READING PASSAGE:
■ ■ ■ ■ ■
By: Jess Smit
We’re at that precarious stage where we could ask nicely and squeeze the whole crowd into a single room when we travel, but the downsides of this with three children are many – including having to spend Happy Hour navigating our way around cots, pull-out beds and play mats while we’re supposedly on holiday.
And so, having decided that only two bedrooms would do, we hit “Book” straight away on spotting Bunga Raya Island Resort & Spa on Gaya Island, just off the coast of Sabah’s capital city Kota Kinabalu in Malaysian Borneo.
The spaciousness of the family suites means no having to read by bathroom light once all the kids are tucked up for the night!
Bunga Raya Island Resort & Spa
Bunga what? Named after the Malay word for hibiscus, the country’s national flower, Bunga Raya is in Polish Bay on Gaya Island, the biggest island in the Tunku Abdul Rahman Marine Park. Expect an exquisite stretch of white-sand beach, centuries-old rainforest behind it, and a coral reef that’ll have you grabbing your snorkel before the speedboat from Kota Kinabalu’s Jesselton Point even moors on the jetty.
■ ■ ■ ■ ■
INFORMATION PROVIDED:

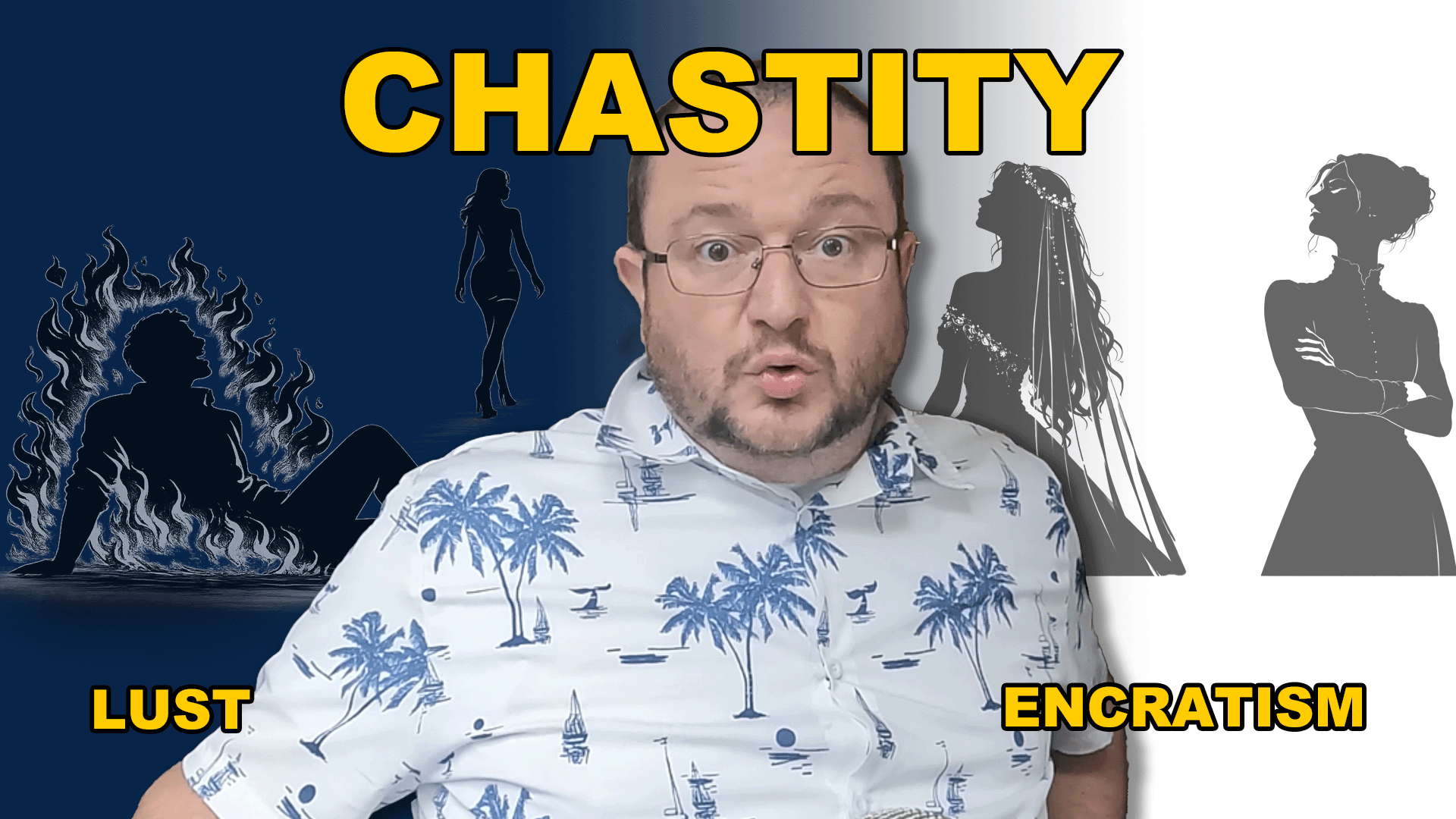 VirTrue: Chastity (Castitas) a Part of Faith episode artwork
■ ■ ■ ■ ■
TO DO:
• A. Answer these questions from the Bunga Raya resort article:
(i) How many bedrooms did the family decide they needed?
(ii) What word is Bunga Raya named after?
(iii) Gaya Island is the biggest island in which marine park?
• B. Resume the Bunga Raya resort article, writing on from its last sentence.

EXPECTED RESPONSES:
• A.
(i) Two.
(ii) The Malay word for hibiscus, Malaysia's national flower.
(iii) The Tunku Abdul Rahman Marine Park.

• B.
The laid-back boutique hotel has 48 timbered villas built in traditional Bornean-style, either set into the sloping hillside or right on the beach – think one-bedrooms with plunge pools, two- and three-bedroom suites with outdoor balcony living spaces and awesome views of the South China Sea, and a royal villa with a designated butler, chef and housekeeper (oh, and a private beach)!
We got settled into a sleek two-bedroom deluxe suite with separate king and twin bedrooms within a single villa, boasting a cool dark-wood interior, Frette linen, Thann toiletries, stunning batik-printed ceilings and a complimentary mini-bar (in no order of importance).
Fortunately, we had plenty to fill our days, even with 6am starts (ahem). Ours roped the staff into building them an epic sandcastle complete with drawbridge, swam themselves silly (a perfectly positioned tree over the infinity pool providing a lovely shady spot for little dippers), and then there was the nature walk to the sky-bridge. Circling around four huge dipterocarp trees, it’s basically a super-scale version of the Jacob Ballas Children Garden’s wibbly-wobbly bridge, but with phenomenal ocean views and sightings of piqued hornbills, long-tailed macaques and monkeys. On the way back down, our four-year-old son Benjamin spotted the zip-line, and that was that. Our guide Hedros called in support, kitted him up and off went the little guy, now known as “Batman” (self-proclaimed), sailing solo high over the Bornean jungle without a moment’s hesitation!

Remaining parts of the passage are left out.